Senior/Staff Research Scientist, Frontier Benchmarks

Snorkel • Full-time • Redwood City, CA (Hybrid); San Francisco, CA (Hybrid); United States (Remote) • 3w ago

ABOUT THE ROLE

We're looking for a Staff or Senior Research Scientist to collaborate with partners and lead the development of the next frontier benchmarks and datasets. This is a highly visible, customer-facing role at the intersection of research, company strategy, and go-to-market. You'll design datasets taking into account frontier model performance and work with our academic partners, and then partner with delivery, product and go-to-market to scale out production. You will also serve as a credible technical partner for our customers, prospects, and drive results that impact the broader research community.

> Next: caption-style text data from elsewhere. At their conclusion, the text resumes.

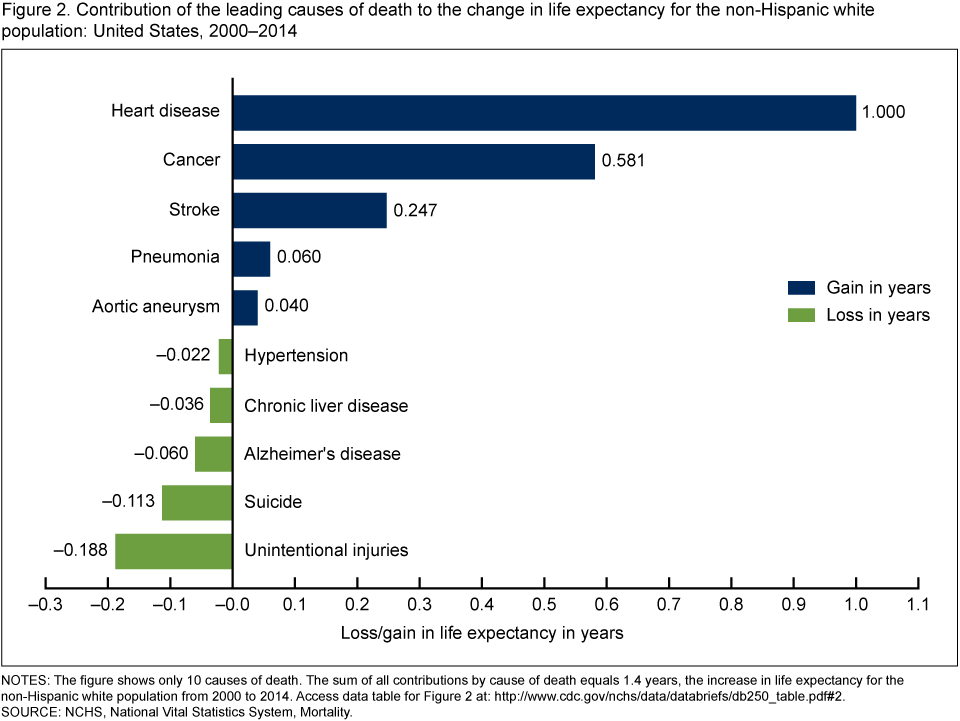 the main causes of changes in Number of deaths for leading causes of death  changes in the leading cause  of death: recent patterns in heart disease and cancer.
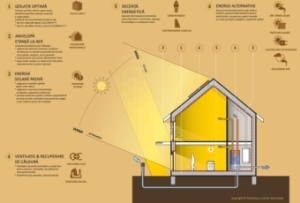 Concept casa pasiva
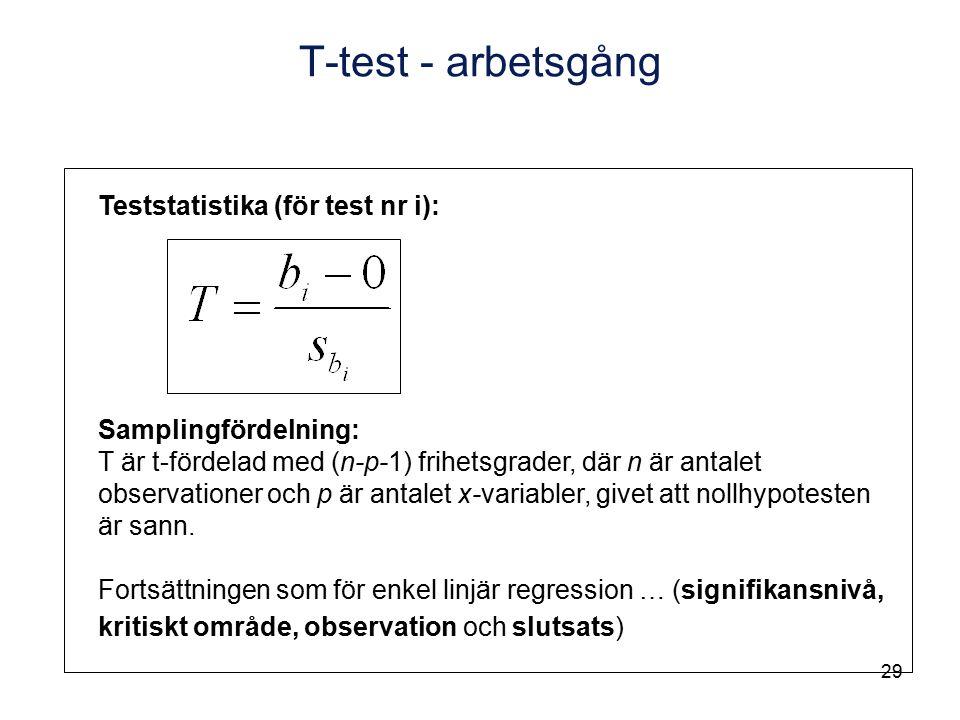 29 T-test - arbetsgång Teststatistika (för test nr i): Samplingfördelning: T är t-fördelad med (n-p-1) frihetsgrader, där n är antalet observationer och p är antalet x-variabler, givet att nollhypotesten är sann.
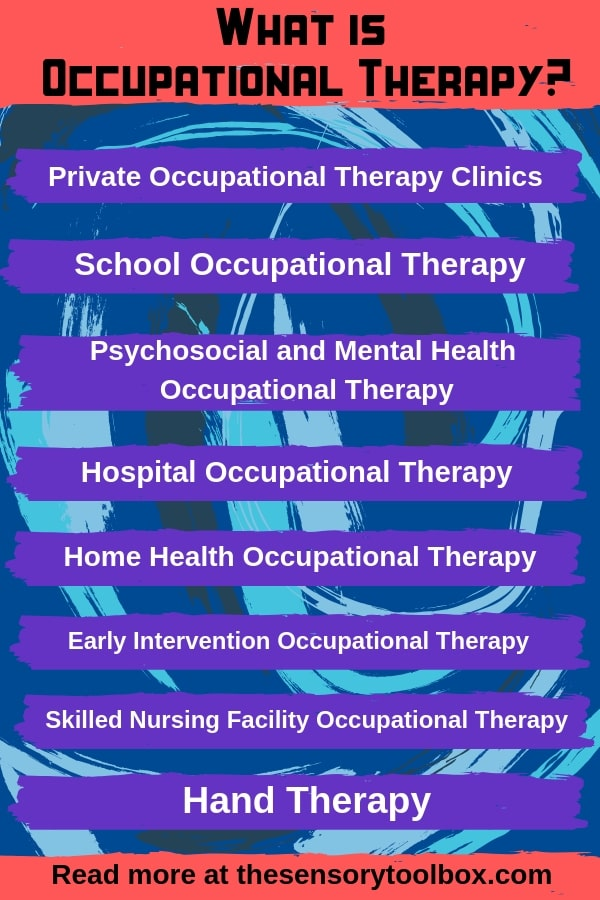 occupational therapy what is it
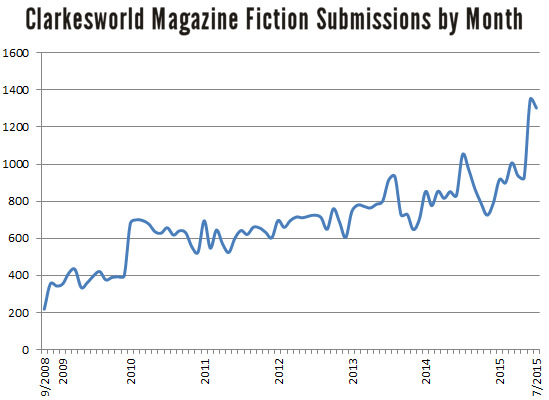 cw-submissions-by-month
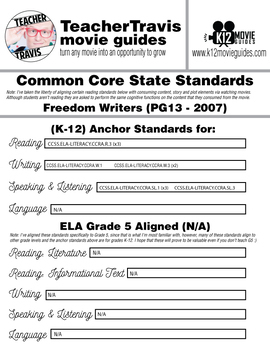Freedom Writers Movie Viewing Guide (PG13 - 2007)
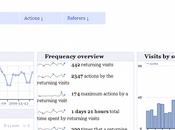 Alternative Google Analytics
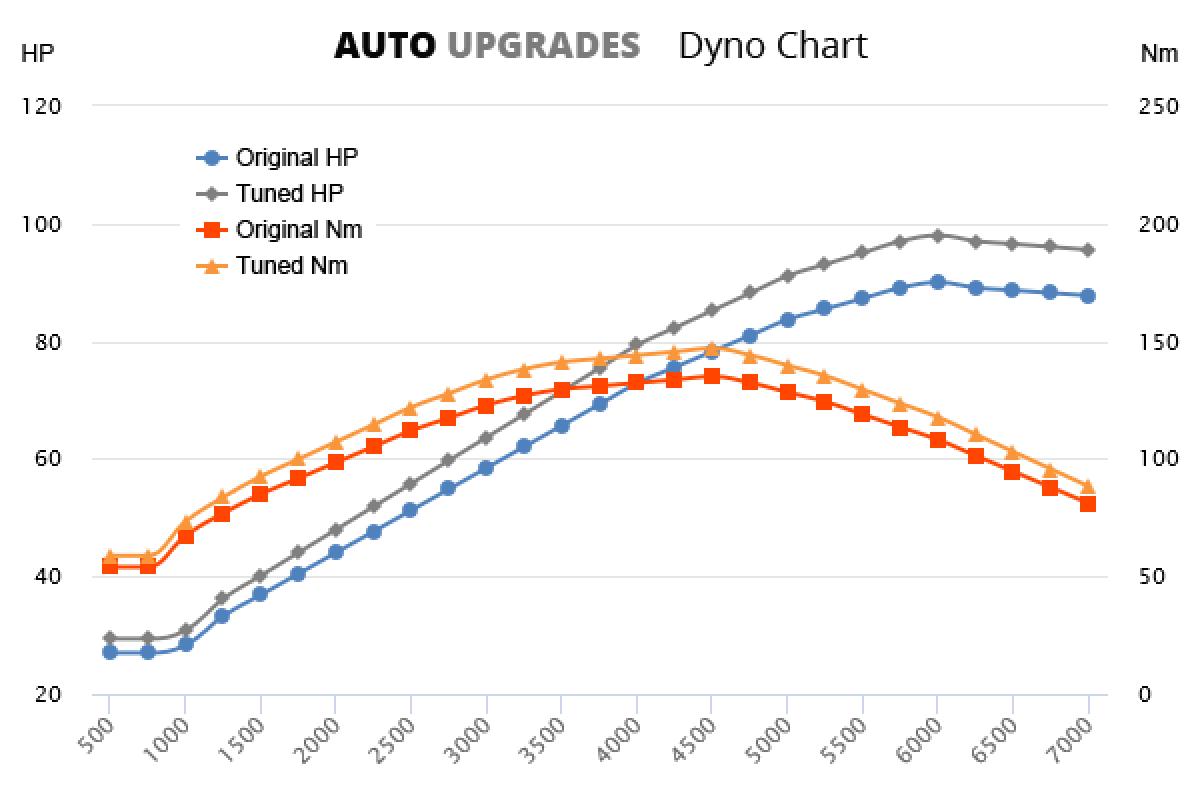 1996-1999 1.8 +10HP +12Nm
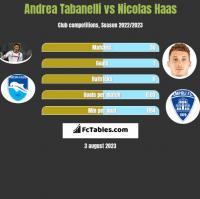 Andrea Tabanelli vs Nicolas Haas h2h player stats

This role reports directly to the Head of Research and is ideal for someone who is energized by cross-functional work and wants to understand how startups operate across research, data operations, and commercial teams.

MAIN RESPONSIBILITIES

Design state of the art datasets that drive frontier model training and evaluation based on current model performance and academic partnerships
Translate benchmark insights into clear, compelling narratives that articulate the ROI of expert-curated data for customer-facing presentations, technical reports, and go-to-market materials.
Work cross-functionally with data operations, product, engineering, and strategy to surface research findings that inform the company roadmap.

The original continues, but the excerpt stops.